Belge bölümü:
TÜRKİYE CUMHURİYETİ
ANAYASA MAHKEMESİ
BİRİNCİ BÖLÜM
KARAR
FAHRİ ÇALIŞKAN BAŞVURUSU
(Başvuru Numarası: 2015/2119)
Karar Tarihi: 10/5/2018
Başkan
:
Burhan ÜSTÜN
Üyeler
Serruh KALELİ
Hicabi DURSUN
Hasan Tahsin GÖKCAN
Yusuf Şevki HAKYEMEZ
Raportör
Akif YILDIRIM
Başvurucu
Fahri ÇALIŞKAN
I. BAŞVURUNUN KONUSU
1. Başvuru, koşulları oluşmasına karşın hükmün açıklanmasının geri bırakılması kararı verilmemesi ve yargılamanın makul sürede sonuçlandırılmaması nedenleriyle adil yargılanma hakkının ihlal edildiği iddiasına ilişkindir.
II. BAŞVURU SÜRECİ
2. Başvuru 22/1/2015 tarihinde yapılmıştır.
3. Başvuru, başvuru formu ve eklerinin idari yönden yapılan ön incelemesinden sonra Komisyona sunulmuştur.
4. Komisyonca başvurunun kabul edilebilirlik incelemesinin Bölüm tarafından yapılmasına karar verilmiştir.
5. Bölüm Başkanı tarafından başvurunun kabul edilebilirlik ve esas incelemesinin birlikte yapılmasına karar verilmiştir.
6. Başvuru belgelerinin bir örneği bilgi için Adalet Bakanlığına (Bakanlık) gönderilmiştir. Bakanlık, görüş bildirmemiştir.

Yazılı problem:
Anayasa Mahkemesi kararında "3. Başvuru, başvuru" sözlerinden başlayıp "Bakanlık, görüş bildirmemiştir." sözlerine varana dek her şeyi olduğu gibi yineler misin? Materyal başka bir kaynaktan alınmıştır.

Verilen veriler:
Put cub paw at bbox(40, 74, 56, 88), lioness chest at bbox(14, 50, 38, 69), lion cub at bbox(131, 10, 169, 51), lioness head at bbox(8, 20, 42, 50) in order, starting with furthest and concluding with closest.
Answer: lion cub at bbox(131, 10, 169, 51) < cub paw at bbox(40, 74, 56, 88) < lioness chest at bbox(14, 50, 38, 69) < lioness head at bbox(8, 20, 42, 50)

Çözülmüş problem:
3. Başvuru, başvuru formu ve eklerinin idari yönden yapılan ön incelemesinden sonra Komisyona sunulmuştur.
4. Komisyonca başvurunun kabul edilebilirlik incelemesinin Bölüm tarafından yapılmasına karar verilmiştir.
5. Bölüm Başkanı tarafından başvurunun kabul edilebilirlik ve esas incelemesinin birlikte yapılmasına karar verilmiştir.
6. Başvuru belgelerinin bir örneği bilgi için Adalet Bakanlığına (Bakanlık) gönderilmiştir. Bakanlık, görüş bildirmemiştir.